Sylvia Douyé & Fabio Lai, Le monde de l’Épée de Cristal – t.3/3 : Zorya la noire

Quand un monde évolue…

Ce tome est la conclu­sion du spin-off de L’Épée de Cris­tal, cette série de Gou­pil et Crisse, six albums entre 1989 et 2004. Syl­via Douyé pro­pose une vision noire de l’héroïne. La douce Zorya a bas­culé du côté du mal, il y a deux siècles, lors de la Grande Nuit de Cris­tal. Le terme rap­pelle la fâcheuse nuit du 9 au 10 novembre 1938 quand les nazis se sont déchaî­nés contre les juifs pour en accé­lé­rer l’émigration. Zorya, par sa rage, par sa fureur a rem­placé le pai­sible royaume de La Corne céleste par le pays de Sul­fur. Elle règne par la tyran­nie. Kolob, un Antho­nome, a été élevé dans l’idée d’être l’instrument qui débar­ras­sera le pays de Zorya la noire. Il la tue !
Dans ce troi­sième tome, Zorya qui avait toutes les appa­rences de la mort revient à la vie. Elle se pré­ci­pite vers Kolob par le miroir pour le voir étendu, décédé. Près de lui, repose la vieille Aneith mou­rante, qui lui explique qu’il a accepté de mou­rir pour qu’elle vive, car elle est la seule, selon la légende, à pou­voir faire revivre le royaume de La Corne céleste qu’elle a détruit. Il lui faut retrou­ver la rage, sti­mu­ler la colère du vol­can. Mais Zorya se sent inca­pable de refaire cela. Elle cherche un signe auprès de la tombe de Kolob quand appa­raît Abatwa.
Dehors, les armées unies des Feros et des Élé­men­taires qui ont retrouvé leurs pou­voirs se lancent à l’assaut de la cita­delle. Pour­quoi la dic­ta­trice reste-t-elle inac­tive, comme vidée de ce qui fai­sait son identité… ?
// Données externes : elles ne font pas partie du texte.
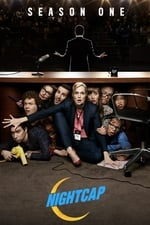 Watch Nightcap Season 1 Full Movie Online Free Movietube On Fixmediadb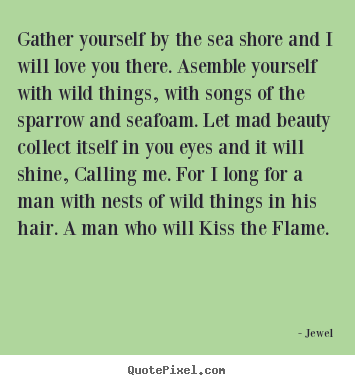 Love quotes - Gather yourself by the sea shore and i will love you..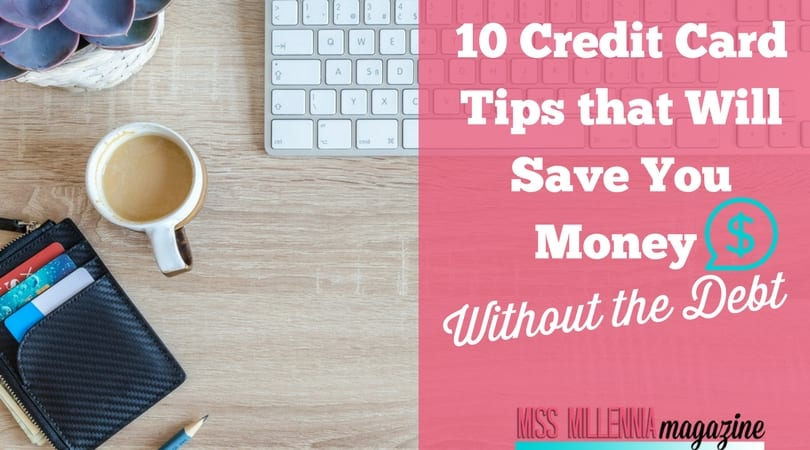 10 Credit Card Tips that Will Save You Money Without the Debt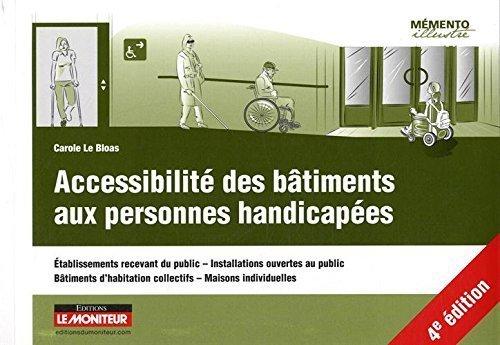 Accessibilit des btiments aux personnes handicapes: tablissements recevant du public - Installations ouvertes au public -Btiments d'habitation c de Carole Le Bloas (22 avril 2015) Broch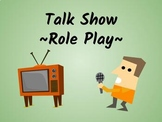 Talk Show Role Play (ESL/ELA Speaking Activity!)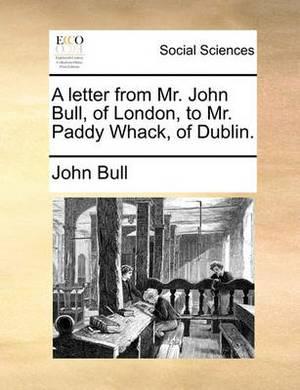 A Letter from Mr. John Bull, of London, to Mr. Paddy Whack, of Dublin.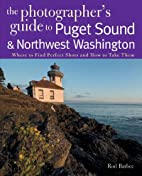 The Photographer's Guide to the Puget Sound…
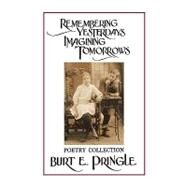 Remembering Yesterdays Imagining Tomorrows: Poetry Collection by Pringle, Burt E., 9781426930478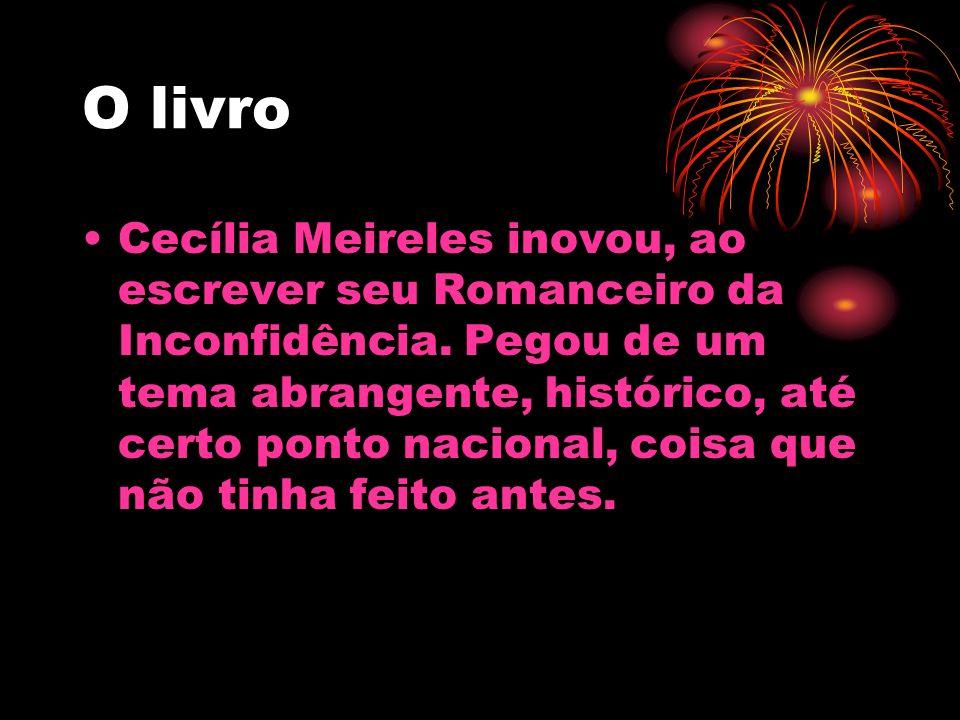 O livro Cecília Meireles inovou, ao escrever seu Romanceiro da Inconfidência. Pegou de um tema abrangente, histórico, até certo ponto nacional, coisa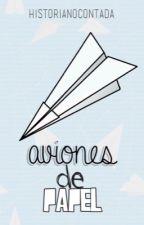 Aviones de papel by HistoriaNoContada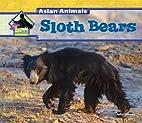 Sloth Bears (Big Buddy Books: Asian Animals)…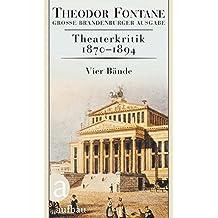 Theaterkritik 1870-1894: Große Brandenburger Ausgabe: Band 1. Kritiken 1870-1877/Band 2. Kritiken 1878-1882 (Fontane GBA Das kritische Werk, Band 1)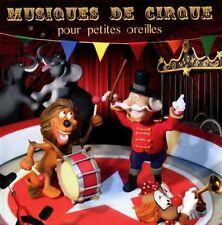 Musiques de Cirque Pour Petites Oreille Francois RauberMaurice Bouchon OVP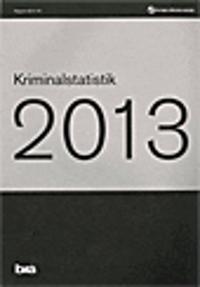 KRIMINALSTATISTIK 2013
Beau­coup de sym­bo­lisme dans ce conte fan­tas­tique autour du cycle de la vie, du cycle de l’Humanité, autour de la notion de liberté. Certes, le pro­pos s’appuie sur nombre de concepts chers à l’heroïc-fantasy, avec les races dif­fé­rentes qui coha­bitent plus ou moins bien, les pou­voirs magiques et les com­bats que se livrent ces eth­nies sous la ban­nière d’un chef plus ou moins cha­ris­ma­tique. Mais la scé­na­riste ins­tille de nom­breuses réfé­rences à la situa­tion actuelle de la société occi­den­tale, pui­sant dans l’histoire récente pour en nour­rir son récit.
Elle met en scène la dis­pa­ri­tion des êtres chers, la mort des uns et des autres, l’émergence de nou­veaux pro­ta­go­nistes capables, eux aussi, de per­pé­tuer l’effort humain, de construire, de détruire, d’ailleurs sur­tout de détruire. La vision de Syl­via Douyé est, en ce sens, légè­re­ment angé­lique. Mais cela fait plai­sir de voir, pen­dant quelques minutes, le Bien qui triomphe.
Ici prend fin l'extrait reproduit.